* TASK PROMPT: Rewrite everything from "Is (373,352) farther" down to "3. [613,133]", changing "truck hood" to "vehicle hood" and keeping all else the same. Give only those lines.

== GIVEN INFORMATION ==

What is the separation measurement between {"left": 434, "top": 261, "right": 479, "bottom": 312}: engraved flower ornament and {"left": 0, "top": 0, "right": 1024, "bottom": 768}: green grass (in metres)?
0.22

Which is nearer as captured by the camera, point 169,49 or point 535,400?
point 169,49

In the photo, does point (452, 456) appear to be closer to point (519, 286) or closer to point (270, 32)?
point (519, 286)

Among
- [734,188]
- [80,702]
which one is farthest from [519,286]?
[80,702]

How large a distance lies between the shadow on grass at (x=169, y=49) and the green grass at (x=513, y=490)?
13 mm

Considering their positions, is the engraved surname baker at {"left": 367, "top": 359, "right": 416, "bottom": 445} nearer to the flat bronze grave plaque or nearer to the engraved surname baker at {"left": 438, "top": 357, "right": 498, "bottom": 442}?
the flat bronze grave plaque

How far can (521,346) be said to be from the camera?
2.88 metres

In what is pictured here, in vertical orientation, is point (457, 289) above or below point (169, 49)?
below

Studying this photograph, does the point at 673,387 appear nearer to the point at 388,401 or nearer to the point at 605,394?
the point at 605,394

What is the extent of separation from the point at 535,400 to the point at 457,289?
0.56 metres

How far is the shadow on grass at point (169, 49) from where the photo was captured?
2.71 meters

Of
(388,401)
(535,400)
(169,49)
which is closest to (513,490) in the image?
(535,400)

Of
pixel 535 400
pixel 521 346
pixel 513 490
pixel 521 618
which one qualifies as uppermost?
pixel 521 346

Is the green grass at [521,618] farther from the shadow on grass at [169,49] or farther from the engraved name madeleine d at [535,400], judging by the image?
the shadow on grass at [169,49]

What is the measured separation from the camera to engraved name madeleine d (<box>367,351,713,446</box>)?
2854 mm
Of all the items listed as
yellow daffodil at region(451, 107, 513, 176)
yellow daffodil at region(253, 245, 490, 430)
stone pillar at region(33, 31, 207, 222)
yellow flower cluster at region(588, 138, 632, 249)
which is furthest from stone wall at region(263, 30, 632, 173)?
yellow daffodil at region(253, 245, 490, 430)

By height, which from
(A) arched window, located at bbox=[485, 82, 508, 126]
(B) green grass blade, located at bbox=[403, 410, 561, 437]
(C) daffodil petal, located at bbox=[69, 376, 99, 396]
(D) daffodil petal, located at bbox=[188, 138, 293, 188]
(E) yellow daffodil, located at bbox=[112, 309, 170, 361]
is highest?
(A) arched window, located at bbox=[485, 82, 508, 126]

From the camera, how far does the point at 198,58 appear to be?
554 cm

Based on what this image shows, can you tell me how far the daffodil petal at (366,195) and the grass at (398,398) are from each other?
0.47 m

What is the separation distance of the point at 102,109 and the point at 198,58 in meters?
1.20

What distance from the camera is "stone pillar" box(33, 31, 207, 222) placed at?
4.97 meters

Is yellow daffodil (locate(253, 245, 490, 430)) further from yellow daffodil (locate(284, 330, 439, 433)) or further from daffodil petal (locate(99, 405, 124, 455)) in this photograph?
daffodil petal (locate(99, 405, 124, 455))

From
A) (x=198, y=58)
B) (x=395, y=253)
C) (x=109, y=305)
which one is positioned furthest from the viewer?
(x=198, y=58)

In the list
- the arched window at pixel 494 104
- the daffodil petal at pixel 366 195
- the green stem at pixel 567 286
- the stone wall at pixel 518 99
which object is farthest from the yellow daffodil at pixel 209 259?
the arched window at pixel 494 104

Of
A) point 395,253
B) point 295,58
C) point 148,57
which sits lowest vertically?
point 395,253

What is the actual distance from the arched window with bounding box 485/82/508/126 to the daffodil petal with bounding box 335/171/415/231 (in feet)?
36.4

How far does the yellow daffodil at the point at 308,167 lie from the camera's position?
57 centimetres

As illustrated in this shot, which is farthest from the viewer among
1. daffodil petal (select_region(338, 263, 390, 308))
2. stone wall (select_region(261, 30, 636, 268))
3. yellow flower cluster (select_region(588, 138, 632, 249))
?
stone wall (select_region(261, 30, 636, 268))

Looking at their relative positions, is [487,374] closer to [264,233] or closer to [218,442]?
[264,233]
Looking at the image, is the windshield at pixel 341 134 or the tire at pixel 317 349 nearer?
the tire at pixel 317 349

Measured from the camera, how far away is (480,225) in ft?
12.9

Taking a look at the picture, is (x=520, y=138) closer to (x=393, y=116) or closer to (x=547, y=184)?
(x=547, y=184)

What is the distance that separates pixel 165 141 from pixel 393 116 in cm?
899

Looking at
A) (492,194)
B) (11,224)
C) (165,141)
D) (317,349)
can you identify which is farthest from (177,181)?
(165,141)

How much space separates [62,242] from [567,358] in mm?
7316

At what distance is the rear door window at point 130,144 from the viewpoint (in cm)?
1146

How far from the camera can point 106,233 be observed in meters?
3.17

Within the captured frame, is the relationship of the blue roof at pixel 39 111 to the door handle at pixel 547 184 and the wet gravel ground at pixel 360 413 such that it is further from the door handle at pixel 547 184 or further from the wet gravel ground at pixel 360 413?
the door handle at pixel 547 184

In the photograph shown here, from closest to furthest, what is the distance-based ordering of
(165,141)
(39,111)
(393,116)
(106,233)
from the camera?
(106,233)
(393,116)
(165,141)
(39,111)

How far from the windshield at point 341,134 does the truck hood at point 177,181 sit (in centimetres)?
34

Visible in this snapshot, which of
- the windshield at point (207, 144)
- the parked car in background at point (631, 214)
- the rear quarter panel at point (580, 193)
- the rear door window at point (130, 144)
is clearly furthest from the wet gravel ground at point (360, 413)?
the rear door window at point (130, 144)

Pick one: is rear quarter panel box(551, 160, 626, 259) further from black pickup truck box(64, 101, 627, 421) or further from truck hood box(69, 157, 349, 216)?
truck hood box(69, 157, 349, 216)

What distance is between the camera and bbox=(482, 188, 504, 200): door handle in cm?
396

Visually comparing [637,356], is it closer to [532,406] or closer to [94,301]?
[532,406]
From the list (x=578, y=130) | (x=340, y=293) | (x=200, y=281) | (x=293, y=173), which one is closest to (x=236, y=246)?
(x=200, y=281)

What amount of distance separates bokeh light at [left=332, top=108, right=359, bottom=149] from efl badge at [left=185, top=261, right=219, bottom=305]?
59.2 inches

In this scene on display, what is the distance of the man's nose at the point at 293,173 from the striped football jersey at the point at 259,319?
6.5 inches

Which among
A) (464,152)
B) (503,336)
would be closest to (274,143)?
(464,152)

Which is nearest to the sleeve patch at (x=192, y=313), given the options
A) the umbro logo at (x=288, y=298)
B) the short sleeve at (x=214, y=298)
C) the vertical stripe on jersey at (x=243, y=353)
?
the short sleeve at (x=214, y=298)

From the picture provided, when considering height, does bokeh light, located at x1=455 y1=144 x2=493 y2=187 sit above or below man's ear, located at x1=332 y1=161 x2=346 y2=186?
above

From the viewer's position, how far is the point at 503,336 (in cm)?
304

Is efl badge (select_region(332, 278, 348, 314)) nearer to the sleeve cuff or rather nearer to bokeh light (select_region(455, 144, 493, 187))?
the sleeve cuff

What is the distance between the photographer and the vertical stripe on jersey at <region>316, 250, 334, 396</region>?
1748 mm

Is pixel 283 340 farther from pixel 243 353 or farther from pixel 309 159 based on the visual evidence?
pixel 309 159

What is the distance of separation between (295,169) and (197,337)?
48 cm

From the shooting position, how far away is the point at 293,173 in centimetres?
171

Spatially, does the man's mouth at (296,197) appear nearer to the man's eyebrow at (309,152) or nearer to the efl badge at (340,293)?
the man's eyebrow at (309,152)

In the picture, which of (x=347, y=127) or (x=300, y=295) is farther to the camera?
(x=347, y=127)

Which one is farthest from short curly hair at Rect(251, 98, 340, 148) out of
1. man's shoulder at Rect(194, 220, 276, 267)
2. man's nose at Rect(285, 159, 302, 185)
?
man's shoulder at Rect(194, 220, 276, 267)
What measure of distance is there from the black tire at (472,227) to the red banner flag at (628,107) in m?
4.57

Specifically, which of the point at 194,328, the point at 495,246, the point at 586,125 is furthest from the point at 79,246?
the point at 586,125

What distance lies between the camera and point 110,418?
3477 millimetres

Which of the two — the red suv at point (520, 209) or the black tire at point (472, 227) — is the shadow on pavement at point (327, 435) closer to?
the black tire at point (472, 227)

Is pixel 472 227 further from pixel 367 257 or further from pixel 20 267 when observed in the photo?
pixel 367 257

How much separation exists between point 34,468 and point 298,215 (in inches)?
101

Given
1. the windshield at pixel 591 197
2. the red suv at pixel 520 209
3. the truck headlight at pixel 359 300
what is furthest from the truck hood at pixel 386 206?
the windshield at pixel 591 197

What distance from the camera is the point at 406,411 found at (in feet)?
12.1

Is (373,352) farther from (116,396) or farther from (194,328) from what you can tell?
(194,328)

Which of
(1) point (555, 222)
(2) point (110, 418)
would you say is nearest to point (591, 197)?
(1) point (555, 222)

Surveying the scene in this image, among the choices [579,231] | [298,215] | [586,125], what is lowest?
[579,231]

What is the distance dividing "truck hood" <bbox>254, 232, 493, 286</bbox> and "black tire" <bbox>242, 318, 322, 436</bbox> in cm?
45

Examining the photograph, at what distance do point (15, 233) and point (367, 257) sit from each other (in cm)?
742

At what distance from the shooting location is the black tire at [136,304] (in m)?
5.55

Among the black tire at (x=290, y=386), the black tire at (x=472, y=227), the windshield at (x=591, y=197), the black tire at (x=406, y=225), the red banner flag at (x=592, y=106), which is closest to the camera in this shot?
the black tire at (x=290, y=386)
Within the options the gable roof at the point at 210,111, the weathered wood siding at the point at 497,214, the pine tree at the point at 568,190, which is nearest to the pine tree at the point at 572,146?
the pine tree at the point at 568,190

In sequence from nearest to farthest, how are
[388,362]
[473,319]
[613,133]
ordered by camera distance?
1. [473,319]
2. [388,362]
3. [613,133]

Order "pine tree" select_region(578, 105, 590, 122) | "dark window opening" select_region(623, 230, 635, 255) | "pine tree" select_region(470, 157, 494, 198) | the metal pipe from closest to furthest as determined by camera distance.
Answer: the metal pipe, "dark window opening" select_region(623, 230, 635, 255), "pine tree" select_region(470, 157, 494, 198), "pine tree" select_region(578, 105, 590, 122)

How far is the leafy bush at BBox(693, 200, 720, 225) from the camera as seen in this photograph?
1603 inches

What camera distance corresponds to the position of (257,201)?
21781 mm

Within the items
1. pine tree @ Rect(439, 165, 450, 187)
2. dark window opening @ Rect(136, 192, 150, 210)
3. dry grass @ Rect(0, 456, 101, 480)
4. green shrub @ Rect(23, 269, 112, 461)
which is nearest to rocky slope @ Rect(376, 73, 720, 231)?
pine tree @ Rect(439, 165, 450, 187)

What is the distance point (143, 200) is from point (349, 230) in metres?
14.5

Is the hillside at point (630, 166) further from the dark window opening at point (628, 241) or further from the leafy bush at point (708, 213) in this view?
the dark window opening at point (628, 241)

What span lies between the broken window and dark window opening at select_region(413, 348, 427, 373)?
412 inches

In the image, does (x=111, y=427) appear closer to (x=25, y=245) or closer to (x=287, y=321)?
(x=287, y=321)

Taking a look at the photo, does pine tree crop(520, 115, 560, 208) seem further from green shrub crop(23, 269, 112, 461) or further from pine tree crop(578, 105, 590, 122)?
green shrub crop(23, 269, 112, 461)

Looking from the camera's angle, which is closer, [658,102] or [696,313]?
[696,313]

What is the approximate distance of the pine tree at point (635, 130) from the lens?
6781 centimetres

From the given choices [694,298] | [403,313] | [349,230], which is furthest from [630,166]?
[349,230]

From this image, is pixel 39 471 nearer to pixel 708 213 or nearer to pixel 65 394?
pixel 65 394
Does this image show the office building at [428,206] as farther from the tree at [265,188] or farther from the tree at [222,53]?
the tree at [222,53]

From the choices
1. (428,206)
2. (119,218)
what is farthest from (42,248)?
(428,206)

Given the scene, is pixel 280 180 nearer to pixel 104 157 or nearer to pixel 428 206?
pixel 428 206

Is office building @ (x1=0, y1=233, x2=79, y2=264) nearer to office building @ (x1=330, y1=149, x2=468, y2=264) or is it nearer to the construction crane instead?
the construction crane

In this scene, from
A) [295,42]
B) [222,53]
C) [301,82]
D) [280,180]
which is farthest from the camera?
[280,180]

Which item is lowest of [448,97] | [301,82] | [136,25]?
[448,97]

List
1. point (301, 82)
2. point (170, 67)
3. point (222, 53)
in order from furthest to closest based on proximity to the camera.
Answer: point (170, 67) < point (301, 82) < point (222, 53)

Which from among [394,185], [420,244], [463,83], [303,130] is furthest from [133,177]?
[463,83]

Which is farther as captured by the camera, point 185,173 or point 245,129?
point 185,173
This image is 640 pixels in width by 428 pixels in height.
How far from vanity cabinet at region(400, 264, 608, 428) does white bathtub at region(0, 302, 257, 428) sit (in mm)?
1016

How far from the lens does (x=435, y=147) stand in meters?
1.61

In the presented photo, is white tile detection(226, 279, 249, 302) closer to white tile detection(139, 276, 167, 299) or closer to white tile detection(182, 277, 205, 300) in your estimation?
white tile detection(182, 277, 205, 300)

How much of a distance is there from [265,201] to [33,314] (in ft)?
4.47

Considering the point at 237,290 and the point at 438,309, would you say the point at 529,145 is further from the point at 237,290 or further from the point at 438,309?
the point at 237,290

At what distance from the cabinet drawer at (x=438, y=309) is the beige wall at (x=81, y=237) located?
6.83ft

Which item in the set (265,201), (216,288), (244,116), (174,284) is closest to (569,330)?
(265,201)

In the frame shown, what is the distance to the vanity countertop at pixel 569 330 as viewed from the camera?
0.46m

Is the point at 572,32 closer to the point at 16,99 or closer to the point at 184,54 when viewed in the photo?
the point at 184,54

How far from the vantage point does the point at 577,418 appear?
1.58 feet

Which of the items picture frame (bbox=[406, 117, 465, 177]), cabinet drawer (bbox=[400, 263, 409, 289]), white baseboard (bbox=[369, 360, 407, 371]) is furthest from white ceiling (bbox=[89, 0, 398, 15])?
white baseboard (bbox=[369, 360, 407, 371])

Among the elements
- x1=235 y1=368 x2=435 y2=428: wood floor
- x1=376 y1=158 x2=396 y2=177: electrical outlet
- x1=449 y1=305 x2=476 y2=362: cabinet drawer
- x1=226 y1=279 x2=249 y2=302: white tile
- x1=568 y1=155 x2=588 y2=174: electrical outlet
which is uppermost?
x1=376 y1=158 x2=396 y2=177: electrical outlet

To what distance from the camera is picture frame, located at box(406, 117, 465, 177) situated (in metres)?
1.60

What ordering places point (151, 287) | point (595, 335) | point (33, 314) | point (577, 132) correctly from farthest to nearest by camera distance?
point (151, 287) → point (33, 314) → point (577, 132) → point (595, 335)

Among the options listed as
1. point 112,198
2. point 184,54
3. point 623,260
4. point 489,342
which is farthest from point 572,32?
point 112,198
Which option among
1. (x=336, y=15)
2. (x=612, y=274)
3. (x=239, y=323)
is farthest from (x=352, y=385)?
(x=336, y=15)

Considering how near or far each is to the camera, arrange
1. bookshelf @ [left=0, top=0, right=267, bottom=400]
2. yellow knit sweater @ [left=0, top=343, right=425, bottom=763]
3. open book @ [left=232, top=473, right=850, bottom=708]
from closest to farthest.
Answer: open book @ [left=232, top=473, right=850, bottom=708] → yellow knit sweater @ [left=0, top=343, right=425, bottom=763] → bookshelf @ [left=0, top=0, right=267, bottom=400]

===

* RESULT BELOW:
Is (373,352) farther from (116,396) or farther from (194,328) from what you can tell?
(194,328)

Which of
(1) point (555, 222)
(2) point (110, 418)
would you say is nearest to point (591, 197)?
(1) point (555, 222)

Surveying the scene in this image, among the choices [579,231] | [298,215] | [586,125], what is lowest?
[579,231]

What is the distance dividing "vehicle hood" <bbox>254, 232, 493, 286</bbox> and "black tire" <bbox>242, 318, 322, 436</bbox> in cm?
45

Examining the photograph, at what distance do point (15, 233) and point (367, 257) sit from each other (in cm)?
742

At what distance from the shooting location is the black tire at [136,304] (in m)?
5.55

Among the black tire at (x=290, y=386), the black tire at (x=472, y=227), the windshield at (x=591, y=197), the black tire at (x=406, y=225), the red banner flag at (x=592, y=106), which is closest to the camera in this shot?
the black tire at (x=290, y=386)
Within the options the gable roof at the point at 210,111, the weathered wood siding at the point at 497,214, the pine tree at the point at 568,190, which is nearest to the pine tree at the point at 572,146?
the pine tree at the point at 568,190

In sequence from nearest to farthest, how are
[388,362]
[473,319]
[613,133]
ordered by camera distance?
1. [473,319]
2. [388,362]
3. [613,133]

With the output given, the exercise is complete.